Chevron settles with California litigation firm over Ecuadorian lawsuit

Sept. 4, 2015
Chevron Corp. has reached a settlement agreement whereby H5, a California-based e-discovery and litigation services firm, has withdrawn its support from litigation against Chevron in Ecuador and assigned its 1.25% interest in the $9.5-billion Ecuadorian judgment to Chevron.

Article updated on Sept. 4.

Chevron Corp. has reached a settlement agreement whereby H5, a California-based e-discovery and litigation services firm, has withdrawn its support from litigation against Chevron in Ecuador and assigned its 1.25% interest in the $9.5-billion Ecuadorian judgment to Chevron.

Chevron in 2014 obtained court-ordered discovery from H5 for the company’s role in supporting and advancing the lawsuit led by Steven Donziger.

H5 became involved in the case in 2009, helping enlist funding from UK-based litigation funder Burford Capital Ltd. and Gibraltar-based businessman James Russell DeLeon (OGJ, Mar. 2, 2015, p. 112), as well as helping bring the Patton Boggs law firm into the case to provide legal support. Burford, DeLeon, and Patton Boggs have all since withdrawn their support from the lawsuit and settled with Chevron.

H5 also assisted Donziger’s team in responding to Chevron’s discovery related to the Cabrera Report, an Ecuadorian court-ordered damages report that a US federal court later found was secretly authored by Donziger and Stratus Consulting, a Colorado-based environmental consulting firm. Stratus has also subsequently settled with Chevron.

On Mar. 4, 2014, Judge Lewis Kaplan of the US District Court for the Southern District of New York ruled that the $9.5 billion judgment against Chevron in Ecuador was the product of fraud and racketeering activity, finding it unenforceable in the US and holding Steven Donziger liable for RICO violations (OGJ, Mar. 17, 2014, p. 29).

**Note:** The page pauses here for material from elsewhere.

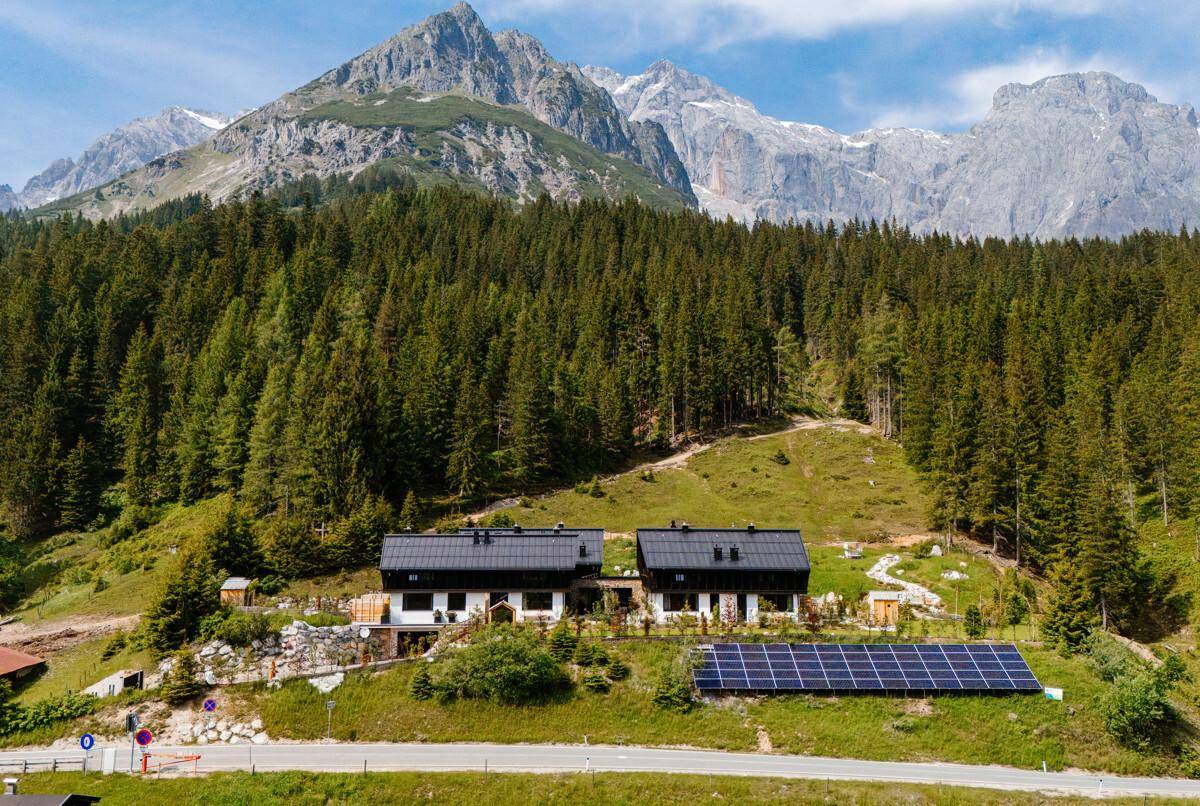 Zwei moderne Chalets in alpiner Landschaft mit Photovoltaikanlage und Wald.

In a public statement following the settlement with Chevron, H5 said, “Last year, Chevron obtained a ruling in its favor from US District Judge Lewis A. Kaplan in New York. Although H5 was not a party to that lawsuit, H5 has reviewed Judge Kaplan's extensive findings. In view of those findings, among other reasons, H5 has decided it does not want to profit from the Ecuadorian Judgment and is therefore relinquishing any interest in the judgment.”

Chevron still has claims pending in Gibraltar against Amazonia Recovery Ltd., a Gibraltar-based company set up to receive and distribute funds resulting from the Ecuadorian judgment, and Pablo Fajardo, Luis Yanza, and Ermel Chavez, who are directors of the company. Chevron alleges that Amazonia is a vehicle to perpetuate the ongoing fraud.

Separately, Canada's Supreme Court ruled on Sept. 4 that Ecuadorian villagers can sue Chevron in an Ontario federal court.